-- Start of Source records --
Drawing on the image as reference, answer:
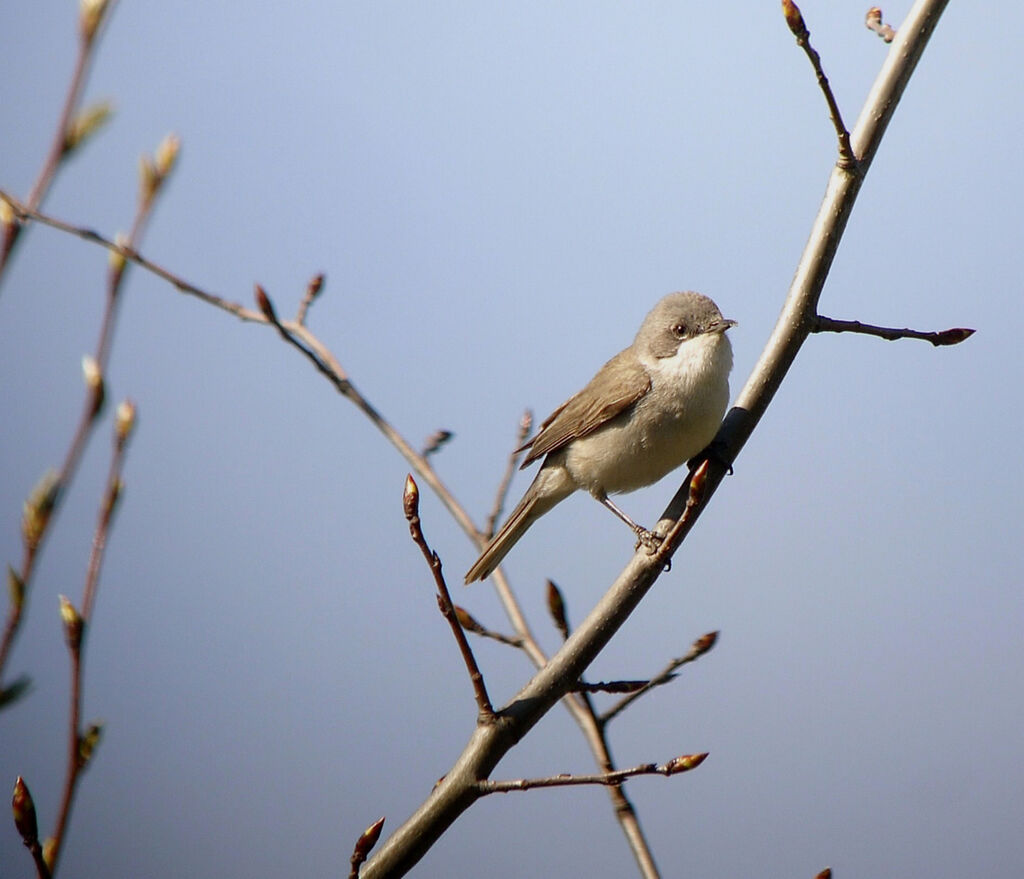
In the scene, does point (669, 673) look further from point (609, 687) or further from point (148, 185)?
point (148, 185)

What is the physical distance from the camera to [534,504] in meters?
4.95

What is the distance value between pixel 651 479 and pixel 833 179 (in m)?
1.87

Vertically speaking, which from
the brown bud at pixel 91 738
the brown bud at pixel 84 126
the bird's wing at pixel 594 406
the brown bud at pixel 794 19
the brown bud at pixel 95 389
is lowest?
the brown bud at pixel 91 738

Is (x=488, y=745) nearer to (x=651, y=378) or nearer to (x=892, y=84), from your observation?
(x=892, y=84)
-- End of Source records --
-- Start of Source records --
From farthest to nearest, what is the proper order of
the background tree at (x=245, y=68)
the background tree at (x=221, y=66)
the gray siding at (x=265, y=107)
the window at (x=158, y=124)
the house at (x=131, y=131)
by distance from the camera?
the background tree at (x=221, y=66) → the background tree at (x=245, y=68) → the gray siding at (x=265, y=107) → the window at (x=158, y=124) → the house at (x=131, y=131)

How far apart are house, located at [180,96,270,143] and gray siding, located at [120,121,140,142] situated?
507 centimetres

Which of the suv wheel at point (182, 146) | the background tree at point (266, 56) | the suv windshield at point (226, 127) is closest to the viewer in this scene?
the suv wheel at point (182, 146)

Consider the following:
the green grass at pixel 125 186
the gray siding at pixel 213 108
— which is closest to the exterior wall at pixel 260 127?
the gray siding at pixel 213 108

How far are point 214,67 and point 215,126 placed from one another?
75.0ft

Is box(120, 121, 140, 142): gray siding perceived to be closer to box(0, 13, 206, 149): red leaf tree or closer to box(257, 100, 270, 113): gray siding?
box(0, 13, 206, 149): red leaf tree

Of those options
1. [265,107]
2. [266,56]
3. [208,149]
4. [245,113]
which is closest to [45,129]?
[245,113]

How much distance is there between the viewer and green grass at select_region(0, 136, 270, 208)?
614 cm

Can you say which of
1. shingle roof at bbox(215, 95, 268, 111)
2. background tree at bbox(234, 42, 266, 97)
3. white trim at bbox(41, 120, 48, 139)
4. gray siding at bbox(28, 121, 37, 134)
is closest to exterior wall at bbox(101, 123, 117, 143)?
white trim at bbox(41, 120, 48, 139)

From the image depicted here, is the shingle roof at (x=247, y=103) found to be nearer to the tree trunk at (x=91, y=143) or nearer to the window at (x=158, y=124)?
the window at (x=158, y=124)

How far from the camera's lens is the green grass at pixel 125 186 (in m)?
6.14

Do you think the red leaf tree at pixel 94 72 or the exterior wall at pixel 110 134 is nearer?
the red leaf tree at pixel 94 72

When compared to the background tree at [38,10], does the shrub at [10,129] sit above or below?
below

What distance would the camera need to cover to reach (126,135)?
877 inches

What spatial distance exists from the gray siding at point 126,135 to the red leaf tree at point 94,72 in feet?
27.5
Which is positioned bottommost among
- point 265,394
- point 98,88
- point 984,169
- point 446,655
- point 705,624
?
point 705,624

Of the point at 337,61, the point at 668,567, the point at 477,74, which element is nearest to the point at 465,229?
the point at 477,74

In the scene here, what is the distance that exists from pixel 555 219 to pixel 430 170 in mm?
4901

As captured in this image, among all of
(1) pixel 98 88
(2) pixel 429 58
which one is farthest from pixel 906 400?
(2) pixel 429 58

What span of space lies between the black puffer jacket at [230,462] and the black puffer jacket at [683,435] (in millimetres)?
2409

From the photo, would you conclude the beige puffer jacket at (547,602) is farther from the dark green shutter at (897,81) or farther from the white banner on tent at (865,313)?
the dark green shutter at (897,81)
-- End of Source records --
Find every line in the rows above that contains the word "wheel" and copy each of those lines. Uppercase and lowercase letters count as different.

Which of the suv wheel at point (182, 146) | the background tree at point (266, 56) | the suv windshield at point (226, 127) is closest to the viewer in this scene?
the suv wheel at point (182, 146)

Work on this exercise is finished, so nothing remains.